A colorized scanning electron micrograph of E. Coli bacteria. Photo: NAIAD.
Your physical self is pretty disgusting when you examine it in detail. I mean extreme detail. A very close look reveals all manner of bacteria and cells gathered around your body in a microbial cloud.
Old skin cells, bacteria from burping and farting, and particles from picking your nose, blinking your eyes, or just sitting still slough off your body. They transfer to people who walk past you, and they end up on the walls and the floor you pass, creating a footprint of where you have been.
James Meadow, a former University of Oregon researcher, succinctly states, “If I scratch my head, thousands of skin cells, cell fragments, bacteria, and fungi get airborne,” and much of that debris will come from the outer biome that constantly surrounds your physical form.
Meadow goes on to explain in a WIRED post, both your inner body and your outer body have their own microbiome. Furthermore, cells in those bacterial biomes outnumber your “you” cells by about a factor of 10 to one.

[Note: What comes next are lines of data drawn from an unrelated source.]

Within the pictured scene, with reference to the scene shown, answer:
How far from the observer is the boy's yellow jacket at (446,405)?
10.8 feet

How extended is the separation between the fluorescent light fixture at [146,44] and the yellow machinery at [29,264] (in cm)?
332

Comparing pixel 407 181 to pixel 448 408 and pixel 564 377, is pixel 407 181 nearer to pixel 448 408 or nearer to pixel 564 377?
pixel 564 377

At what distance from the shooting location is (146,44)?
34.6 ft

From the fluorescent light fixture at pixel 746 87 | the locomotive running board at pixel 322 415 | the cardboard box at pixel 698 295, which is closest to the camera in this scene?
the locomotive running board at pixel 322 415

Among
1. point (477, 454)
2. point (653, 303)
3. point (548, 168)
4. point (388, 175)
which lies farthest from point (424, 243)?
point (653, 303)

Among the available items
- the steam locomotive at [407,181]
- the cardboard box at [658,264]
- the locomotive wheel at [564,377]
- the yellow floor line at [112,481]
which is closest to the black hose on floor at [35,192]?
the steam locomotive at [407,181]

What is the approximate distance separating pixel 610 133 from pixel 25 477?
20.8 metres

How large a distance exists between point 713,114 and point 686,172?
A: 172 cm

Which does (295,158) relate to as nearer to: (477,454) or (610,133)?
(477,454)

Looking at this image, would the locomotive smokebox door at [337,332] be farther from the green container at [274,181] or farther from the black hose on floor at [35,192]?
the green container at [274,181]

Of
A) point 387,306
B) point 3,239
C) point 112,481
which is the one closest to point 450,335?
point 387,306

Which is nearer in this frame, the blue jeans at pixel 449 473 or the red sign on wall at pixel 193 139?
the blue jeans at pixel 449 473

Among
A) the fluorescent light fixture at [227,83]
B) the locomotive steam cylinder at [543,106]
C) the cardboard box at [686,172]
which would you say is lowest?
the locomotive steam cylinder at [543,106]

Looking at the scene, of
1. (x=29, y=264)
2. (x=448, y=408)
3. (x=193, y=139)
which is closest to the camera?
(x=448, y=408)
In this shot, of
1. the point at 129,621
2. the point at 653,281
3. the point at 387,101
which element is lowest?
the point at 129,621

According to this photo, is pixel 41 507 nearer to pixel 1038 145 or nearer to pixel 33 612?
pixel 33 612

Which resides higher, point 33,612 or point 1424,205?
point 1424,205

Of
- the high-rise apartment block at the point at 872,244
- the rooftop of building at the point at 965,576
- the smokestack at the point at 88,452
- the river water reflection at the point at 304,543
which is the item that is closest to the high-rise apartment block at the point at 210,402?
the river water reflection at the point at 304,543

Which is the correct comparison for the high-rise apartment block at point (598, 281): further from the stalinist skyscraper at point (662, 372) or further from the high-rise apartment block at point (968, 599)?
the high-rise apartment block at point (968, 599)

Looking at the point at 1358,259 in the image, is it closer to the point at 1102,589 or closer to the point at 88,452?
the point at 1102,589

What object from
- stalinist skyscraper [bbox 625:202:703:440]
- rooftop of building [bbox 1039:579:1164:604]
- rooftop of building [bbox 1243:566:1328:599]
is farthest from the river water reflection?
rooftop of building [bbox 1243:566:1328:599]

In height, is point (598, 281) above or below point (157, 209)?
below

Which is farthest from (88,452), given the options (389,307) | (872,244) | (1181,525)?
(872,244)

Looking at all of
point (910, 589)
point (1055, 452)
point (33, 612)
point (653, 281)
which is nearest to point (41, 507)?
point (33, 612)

Rather than just being disgusting, this bacteria field you transport could lead to interesting advances in how scientists track disease transmission. Given enough information about individuals in a surrounding areas, scientists could potentially examine shared bacteria and find out origination points of diseases while also more accurately tracking their potential spread.
Police might develop an interest in these biomes because they can help solve criminal cases. Crime scene investigators can pick up bacteria from the ground, in the air, and on food to determine whether or not any specific person was at the initial scene of a crime. Bacteria from an individual’s sandwich could end up implicating him.
Meadows completed research on groups of individuals who needed to do nothing more than sit in a room and play on a laptop. Particles the participants’ bodies left on floor sensors captured parts of their individual biomes, and those sensors showed that each individual sloughed off particles at different rates and that each person showed a significantly different biome from the next.
This uniqueness is the quality that makes disease tracking and advanced police work possible. Even so, this research is only the beginning. Advanced, reliable tracking will require extensive databases about human differences—including more information about our DNA. We’re clearly on our way, but there is much work to be done.